Opinión

Tormentas en el Atlántico Norte/ Mareas Lejanas

Hace 10 días se hizo pública la investigación independiente encargada por el departamento de justicia estadounidense a Robert Mueller -exdirector del FBI- sobre el alcance de la intervención rusa en la pasada elección norteamericana. El reporte es un documento de 448 páginas que me he dado la tarea de comenzar a leer. El texto está pesadamente censurado para proteger técnicas investigativas, la privacidad de algunos individuos e información sobre juicios en curso. Aquí algunas reflexiones al respecto. Los invito a leerlo por ustedes mismos en este link https://www.justice.gov/storage/report.pdf

De esta investigación se especuló mucho sobre dos posibles crímenes cometidos por Trump y sus subordinados: conspirar con los rusos para alterar el resultado de la elección (básicamente traición a la patria) y obstrucción de la justicia en el intento por detener la investigación misma. En cuanto a la primera parte, la intervención rusa no solo fue confirmada, sino que se pudo dimensionar su escala e impacto. Se trató de una operación que los rusos llaman “Medidas Activas” (активные мероприятия).

Con dinero de Yevgeniy Prigozhin, empresario cercano al gobierno ruso, militares rusos establecieron en el 55 de la calle Savushkina de San Petersburgo una pequeña oficina llamada la Internet Research Agency, o IRA. Iniciaron con una mina de bitcoins (ver Wikipedia para referencia) para ayudar a financiar su operación y con el dinero generado compraron computadoras y contrataron a decenas de personas. Los puestos eran de community managers para cientos de páginas de redes sociales que simulaban pertenecer a personas, activistas y organizaciones políticas estadounidenses. Estos empleados eran llamados “especialistas” eufemismo que revela lo secretivo de la operación (por si la mina de bitcoins en medio de San Petersburgo no fuera suficiente).

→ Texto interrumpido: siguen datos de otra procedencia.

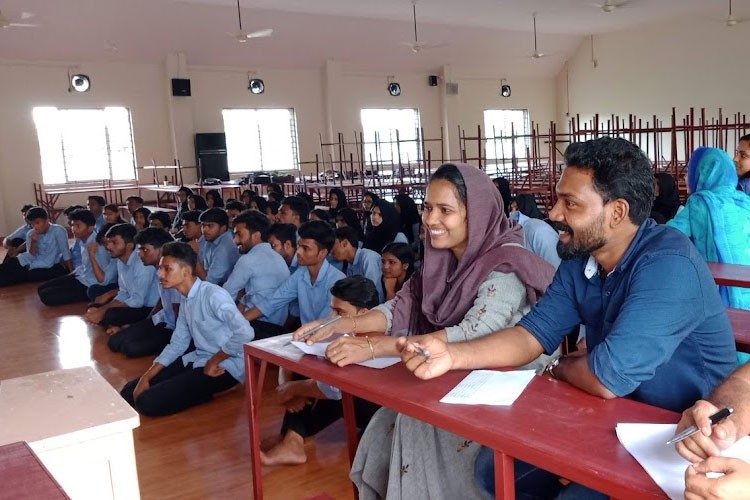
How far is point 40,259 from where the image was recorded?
699cm

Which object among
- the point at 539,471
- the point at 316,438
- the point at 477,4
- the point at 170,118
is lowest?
the point at 316,438

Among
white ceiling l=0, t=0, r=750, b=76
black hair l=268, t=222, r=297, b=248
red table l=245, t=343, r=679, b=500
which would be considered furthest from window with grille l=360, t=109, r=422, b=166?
red table l=245, t=343, r=679, b=500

Las páginas que manejaban los especialistas cubrian todo el espectro político estadounidense y su directiva era aprovechar cualquier oportunidad para atacar a todos los candidatos menos a Trump y a Sanders. Sus posts llegaron a millones de personas. La estrategia era afectar la percepción de los votantes estadounidenses mediante una campaña de redes sociales de dimensiones titánicas que le hablara a cada grupo en su código y en el momento adecuado; menos del 10% de los posts eran de corte político.

Eso en sí mismo, es impactante, y nos habla de los alcances que puede tener la capacidad estatal en nuestros tiempos. Es notable que, gracias a los bitcoins, el costo al contribuyente ruso no debe ser tan alto como operaciones más rústicas y menos efectivas en otras latitudes.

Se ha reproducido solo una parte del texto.